Mol Ther Nucleic Acids. 2020 Jun 5;20:73-85. doi: 10.1016/j.omtn.2020.01.036. Epub 2020 Feb 8.
miR-221 is overexpressed in several malignancies where it promotes tumor growth and survival by interfering with gene transcripts, including p27Kip1, PUMA, PTEN, and p57Kip2. We previously demonstrated that a novel 13-mer miR-221 inhibitor (locked nucleic acid [LNA]-i-miR-221) exerts antitumor activity against human cancer with a pilot-favorable pharmacokinetics and safety profile in mice and non-naive monkeys. In this study, we report a non-good laboratory practice (GLP)/GLP dose-finding investigation of LNA-i-miR-221 in Sprague-Dawley rats. The safety of the intravenous dose (125 mg/kg/day) for 4 consecutive days, two treatment cycles, was investigated by a first non-GLP study. The toxicokinetics profile of LNA-i-miR-221 was next explored in a GLP study at three different doses (5, 12.5, and 125 mg/kg/day). Slight changes in blood parameters and histological findings in kidney were observed at the highest dose. These effects were reversible and consistent with an in vivo antisense oligonucleotide (ASO) class effect. The no-observed-adverse-effect level (NOAEL) was established at 5 mg/kg/day. The plasma exposure of LNA-i-miR-221, based on C (estimated concentration at time 0 after bolus intravenous administration) and area under the curve (AUC), suggested no differential sex effect. Slight accumulation occurred between cycles 1 and 2 but was not observed after four consecutive administrations. Taken together, our findings demonstrate a safety profile of LNA-i-miR-221 in Sprague-Dawley rats and provide a reference translational framework and path for the development of other LNA miR inhibitors in phase I clinical study.
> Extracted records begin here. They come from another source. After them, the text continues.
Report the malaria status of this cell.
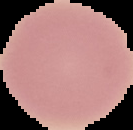

Uninfected.

Summary:
  - Image type: cell region segmented out of the field of view; surrounding area masked to black
  - Preparation: thin blood smear
  - Image size: 133×130 pixels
Comment on the morphology of the erythrocytes.
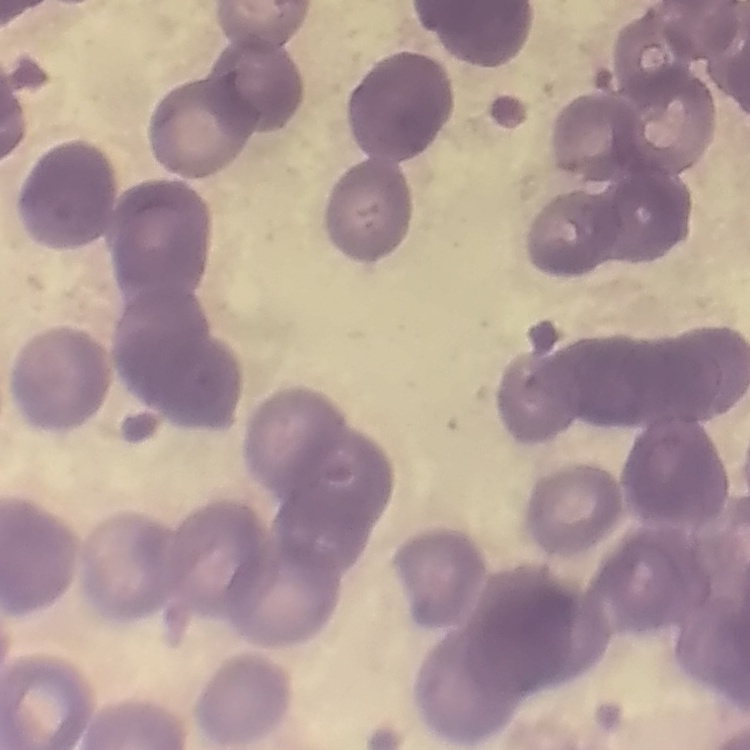
They show rouleaux formation.

One tile cut from a larger photomicrograph. Thin blood film. Field's or Giemsa stain.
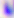
Photomicrograph. Captured at 400x magnification. Toxoplasma gondii is shown.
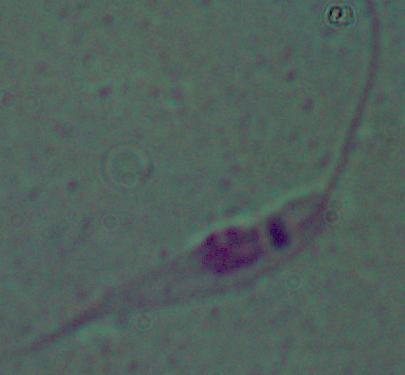
identification = Leishmania
magnification = 1000x
modality = micrograph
Assess this cell for malaria.
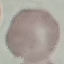

Uninfected.

image type = automatically extracted cell patch, resized to 64 × 64 pixels
stain = Giemsa
preparation = thin smear
capture = smartphone through the microscope eyepiece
Name the parasite shown.
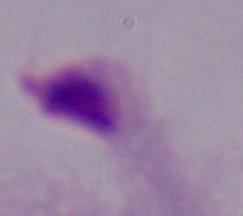

A trichomonad.

Summary:
  - Magnification: 1000x
  - Modality: micrograph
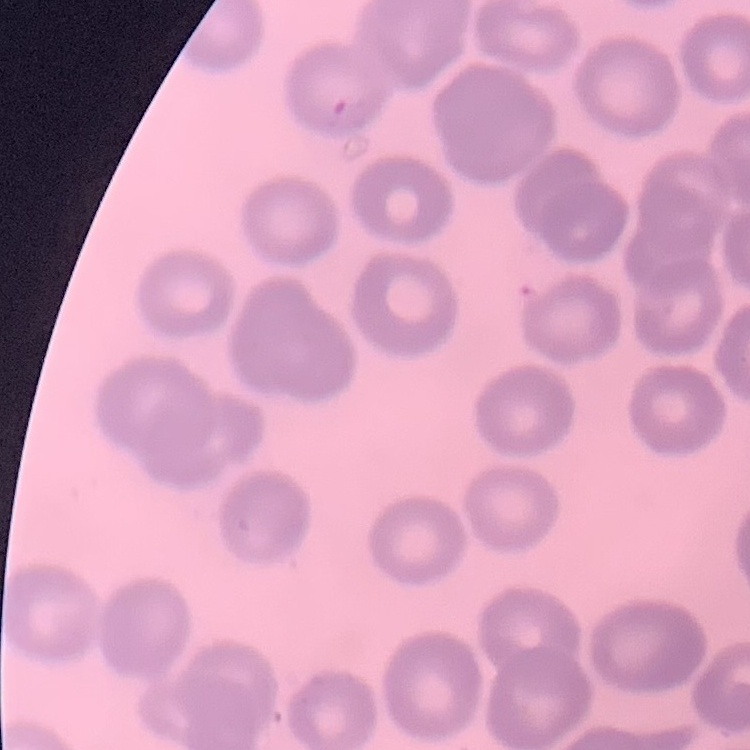
erythrocyte_morphology: no rouleaux formation
stain: Field's or Giemsa
preparation: thin peripheral smear
image_type: square crop of a larger photomicrograph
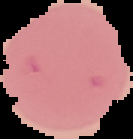
result = no Plasmodium parasites detected
image size = 133×139 pixels
preparation = thin blood smear
image type = segmented cell region with the area outside set to black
Identify the parasite.
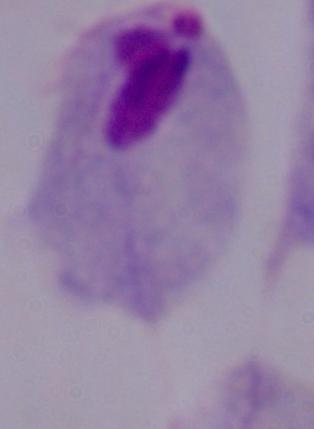

This is a trichomonad.

1000x magnification. Micrograph.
Locate every leukocyte (white blood cell).
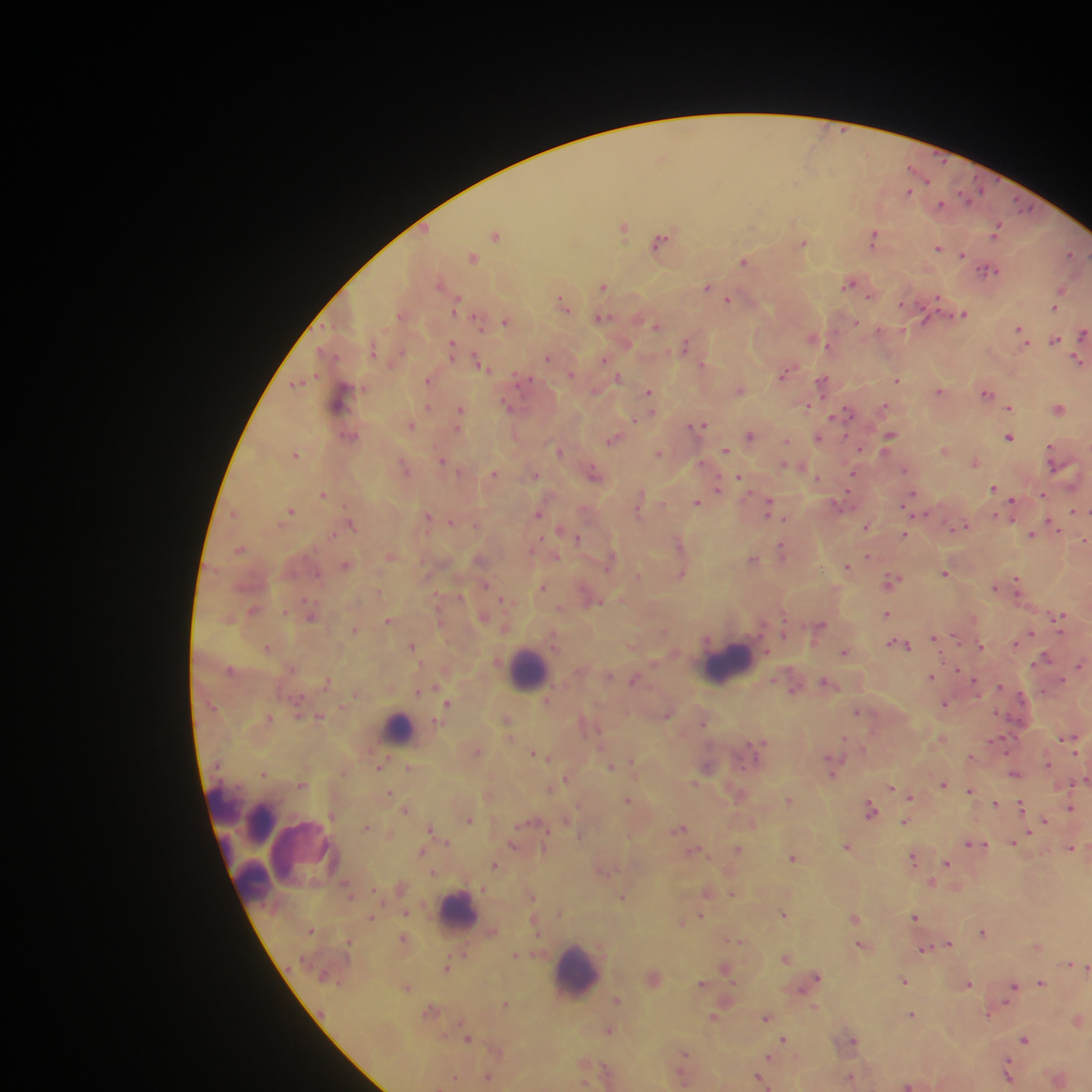

Approximate centers as (x, y) in pixels.
Leukocytes: (730, 663), (529, 670), (398, 728), (224, 805), (260, 823), (284, 837), (304, 852), (252, 882), (459, 911), (576, 970).

malaria_parasite_locations: 'approximate centers as (x, y) in pixels: (909, 191), (941, 205), (624, 226), (996, 227), (495, 234), (874, 236), (660, 242), (803, 243), (938, 247), (963, 253), (1071, 254), (473, 256), (745, 261), (988, 270), (442, 284), (850, 284), (604, 285), (708, 287), (1061, 291), (719, 292), (729, 298), (564, 303), (1055, 307), (963, 313), (403, 314), (601, 317), (478, 320), (506, 320), (855, 322), (656, 324), (1022, 332), (1083, 333), (815, 338), (1056, 339), (687, 344), (452, 348), (548, 357), (604, 359), (1077, 360), (482, 365), (788, 372), (618, 378), (429, 380), (897, 380), (823, 381), (297, 383), (740, 390), (940, 391), (987, 391), (649, 392), (341, 398), (808, 405), (511, 406), (1010, 406), (884, 407), (1060, 408), (460, 412), (844, 412), (411, 425), (698, 425), (750, 435), (350, 436), (890, 436), (1009, 436), (818, 437), (613, 439), (787, 440), (946, 450), (558, 451), (726, 451), (1051, 451), (659, 452), (296, 453), (443, 461), (975, 461), (788, 465), (797, 465), (405, 467), (493, 472), (595, 473), (534, 474), (852, 476), (817, 477), (741, 478), (717, 487), (994, 489), (324, 494), (1044, 494), (912, 495), (698, 502), (841, 505), (1013, 505), (639, 506), (769, 507), (290, 511), (539, 511), (1075, 511), (234, 513), (925, 514), (428, 517), (451, 521), (351, 522), (867, 526), (964, 526), (1054, 527), (565, 532), (904, 534), (1033, 534), (576, 537), (1084, 540), (680, 546), (241, 548), (783, 550), (869, 555), (391, 556), (753, 559), (610, 561), (345, 565), (847, 566), (945, 572), (681, 573), (638, 576), (892, 579), (1016, 583), (543, 587), (995, 587), (503, 598), (592, 598), (254, 610), (310, 612), (886, 614), (484, 617), (1059, 617), (390, 621), (819, 625), (354, 629), (1029, 634), (936, 639), (1018, 642), (900, 644), (412, 645), (981, 645), (268, 647), (845, 652), (1046, 658), (1080, 664), (932, 677), (635, 679), (328, 680), (828, 683), (793, 689), (419, 691), (547, 701), (448, 703), (945, 703), (857, 711), (320, 716), (269, 718), (507, 720), (1069, 739), (762, 743), (476, 751), (537, 755), (545, 756), (971, 757), (634, 763), (1048, 763), (611, 765), (380, 766), (409, 767), (707, 767), (834, 767), (264, 772), (1015, 773), (566, 777), (1085, 780), (695, 783), (302, 784), (943, 784), (551, 788), (893, 788), (971, 790), (390, 791), (737, 792), (488, 795), (910, 796), (628, 800), (790, 800), (996, 803), (1020, 805), (1071, 807), (406, 809), (872, 810), (469, 820), (906, 820), (1045, 820), (752, 822), (367, 827), (431, 828), (680, 828), (580, 834), (1013, 842), (515, 844), (975, 844), (847, 846), (1071, 847), (738, 849), (421, 851), (696, 851), (794, 856), (914, 858), (947, 862), (495, 865), (602, 870), (434, 872), (932, 884), (708, 892), (732, 893), (532, 896), (622, 896), (406, 911), (784, 913), (701, 916), (372, 917), (855, 917), (915, 917), (535, 921), (682, 923), (983, 932), (405, 938), (734, 939), (948, 944), (862, 945), (1037, 945), (926, 949), (515, 955), (787, 957), (1071, 965), (1081, 966), (447, 967), (1086, 967), (726, 968), (654, 979), (813, 979), (904, 979), (1042, 982), (703, 984), (968, 984), (1013, 986), (407, 987), (617, 1000), (506, 1003), (815, 1007), (433, 1010), (991, 1012), (912, 1015), (714, 1016), (766, 1016), (1078, 1020), (610, 1029), (468, 1038), (1025, 1038), (784, 1039), (852, 1039), (497, 1050), (685, 1056), (770, 1057), (1009, 1072), (682, 1074), (488, 1076), (455, 1077), (852, 1077), (761, 1078), (1059, 1078), (908, 1084)'
field_of_view: single
image_size: 1092×1092 pixels
capture: mobile-phone photograph through a microscope
country: Ghana
preparation: thick blood smear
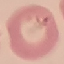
miR-221在多种恶性肿瘤中过表达,它通过干扰包括p27Kip1、PUMA、PTEN和p57Kip2在内的基因转录本,促进肿瘤生长和存活。我们之前证明,一种新型的13聚体miR-221抑制剂(锁核酸 [LNA]-i-miR-221)对人类癌症具有抗肿瘤活性,在小鼠和非初治猴中具有良好的药代动力学和安全性。在本研究中,我们报告了LNA-i-miR-221在Sprague-Dawley大鼠中的非良好实验室规范(GLP)/GLP剂量探索研究。通过首次非GLP研究,对连续4天静脉注射剂量(125 mg/kg/天)、两个治疗周期的安全性进行了研究。接下来在GLP研究中,以三种不同剂量(5、12.5和125 mg/kg/天)探索了LNA-i-miR-221的毒代动力学特征。在最高剂量下,观察到血液参数和肾脏组织学结果有轻微变化。这些影响是可逆的,与体内反义寡核苷酸(ASO)类效应一致。未观察到有害作用水平(NOAEL)确定为5 mg/kg/天。基于C(静脉推注给药后0时的估计浓度)和曲线下面积(AUC),LNA-i-miR-221的血浆暴露表明无性别差异效应。在第1周期和第2周期之间有轻微蓄积,但连续四次给药后未观察到。综上所述,我们的研究结果证明了LNA-i-miR-221在Sprague-Dawley大鼠中的安全性,并为I期临床研究中其他LNA miR抑制剂的开发提供了参考性的转化框架和路径。